薬師堂東(やくしどうひがし)遺跡と命名されたこの 遺跡からは、古墳時代から奈良、平安時代にかけての約 300軒の竪穴式住居跡が発掘されました。そして中からは土師器(はじき)や須恵器(すえき)と呼ばれる土器のほかに、古代人の装飾品であった直径3~5セミリメートルのガラス 小玉を製作するための鋳型の「完形品」(完全な形のもの) が出土したのです(写真参照:直径14センチメートル、厚さ1センチメートル、型穴数161孔)。
実はこの「ガラス小玉鋳型(こだまいがた)」完形品 の出土は日本初であり、しかも破片も含めた出土点数は、 一遺跡の出土数としてはこれまでの最多である23点(大阪府柏原市舟橋遺跡出土)をはるかに上回る110点です。 これは考古学上大きな発見であることに間違いなく、今後、 専門機関でより詳しい分析を行っていただく予定です。

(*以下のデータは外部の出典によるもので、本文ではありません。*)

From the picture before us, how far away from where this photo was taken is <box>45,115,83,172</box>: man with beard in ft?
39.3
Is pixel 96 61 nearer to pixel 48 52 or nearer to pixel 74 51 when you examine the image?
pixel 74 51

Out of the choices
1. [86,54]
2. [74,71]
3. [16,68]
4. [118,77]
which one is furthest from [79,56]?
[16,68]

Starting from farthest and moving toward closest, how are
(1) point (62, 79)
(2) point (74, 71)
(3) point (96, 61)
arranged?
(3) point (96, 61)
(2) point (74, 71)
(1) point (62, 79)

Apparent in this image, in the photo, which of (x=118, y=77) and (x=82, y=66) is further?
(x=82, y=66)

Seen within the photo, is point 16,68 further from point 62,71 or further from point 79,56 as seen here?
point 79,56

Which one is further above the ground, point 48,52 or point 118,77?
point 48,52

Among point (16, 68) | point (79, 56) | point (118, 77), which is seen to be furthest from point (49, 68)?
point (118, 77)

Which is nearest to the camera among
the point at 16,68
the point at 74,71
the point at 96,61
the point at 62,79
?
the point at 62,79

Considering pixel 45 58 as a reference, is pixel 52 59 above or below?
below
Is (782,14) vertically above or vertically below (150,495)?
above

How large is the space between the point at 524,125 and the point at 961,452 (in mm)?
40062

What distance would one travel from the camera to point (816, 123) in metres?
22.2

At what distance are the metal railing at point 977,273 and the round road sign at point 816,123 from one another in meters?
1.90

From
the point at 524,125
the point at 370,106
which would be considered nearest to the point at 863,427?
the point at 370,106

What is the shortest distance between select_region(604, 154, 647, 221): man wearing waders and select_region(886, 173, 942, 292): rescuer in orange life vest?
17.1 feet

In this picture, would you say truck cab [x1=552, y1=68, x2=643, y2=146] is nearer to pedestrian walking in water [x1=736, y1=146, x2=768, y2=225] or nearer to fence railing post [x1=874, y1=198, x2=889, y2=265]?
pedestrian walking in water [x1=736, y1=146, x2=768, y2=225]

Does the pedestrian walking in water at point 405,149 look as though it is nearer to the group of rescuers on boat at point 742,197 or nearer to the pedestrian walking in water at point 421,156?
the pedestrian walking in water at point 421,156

ガラス小玉鋳型は、穴にあらかじめ細い棒を立て、そこにガラス粉を入れて鋳型ごと焼くことで、ガラス粉が溶け、 穴の開いたガラス小玉が出来上がるという仕組みです。 穴には紐を通し、首飾りなどとして使われたようです。 当時ガラス玉の装飾品は、単なるおしゃれというより魔よけや、霊的パワーの源のような意味があったのだと言われております。
本庄市は、マスコットキャラクター「はにぽん」のモデル になった「笑う盾持ち人物埴輪」をはじめ、多くの遺跡や 発掘品を誇っています。今回また「ガラス小玉鋳型」の完形品の発見で、今度は古代のハイテク工場群の存在が確認された、 と言えるのではないでしょうか。この大地にはまだまだ我々の知らないロマンが眠っているようです。
これからの詳しい調査を、みんなでいっしょに楽しみに 待ちましょう。なお、今回発掘された一部資料については、 6月4日(火曜日)から歴史民俗資料館で公開します。どうぞご覧ください。